Given a single point, we are all used to there being one line through this point that is parallel to any other specific line. This is because we all studied Euclidean geometry in high school. But if we had all studied hyperbolic geometry in high school, we would be used to having multiple lines through this single point that are all parallel to any specific line. Why does this matter? Have you ever wondered what the shape of the universe is? A cosmologist at Princeton University, David Spergel, claims, “The shape of the universe tells us about its past and its future.”
That seems like a pretty big deal! So, what is the shape of the universe then? While any shape is technically possible, there are really just three basic shapes it could take: a flat universe, a spherical universe or a hyperbolic universe.
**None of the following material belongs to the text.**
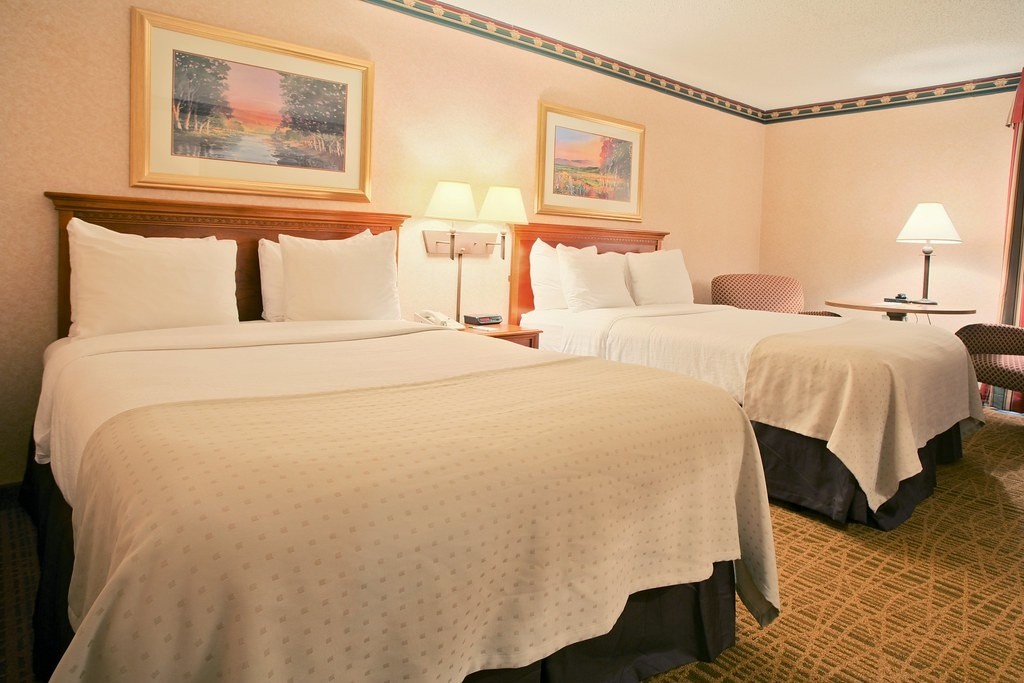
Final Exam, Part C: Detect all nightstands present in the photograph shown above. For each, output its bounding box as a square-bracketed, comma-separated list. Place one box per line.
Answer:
[460, 320, 543, 351]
Each of these correspond to the one of the Parallel Postulates. A flat universe would exhibit the Euclidean Parallel Postulate. As discussed, spherical geometry exhibits the Elliptic Parallel Postulate. And (big surprise) a hyperbolic universe would have the Hyperbolic Parallel Postulate. Geometry matters! Just by studying spherical geometry, we’ve been able to understand our world better. Imagine if we could discover what the geometry of the universe is. We would then be able to learn whether or not the universe will eventually collapse or if it will keep expanding forever. However, if the discussion of the shape of the universe is making your head explode, don’t be alarmed. There are many everyday uses of geometry. If you like art, engineering, nature, sports or pretty much anything else, you can find a use for geometry in your life.
In addition to this, there are some good puns with geometry, which I would argue is sufficient reason to study the subject. What did the triangle say to the circle? You’re pointless!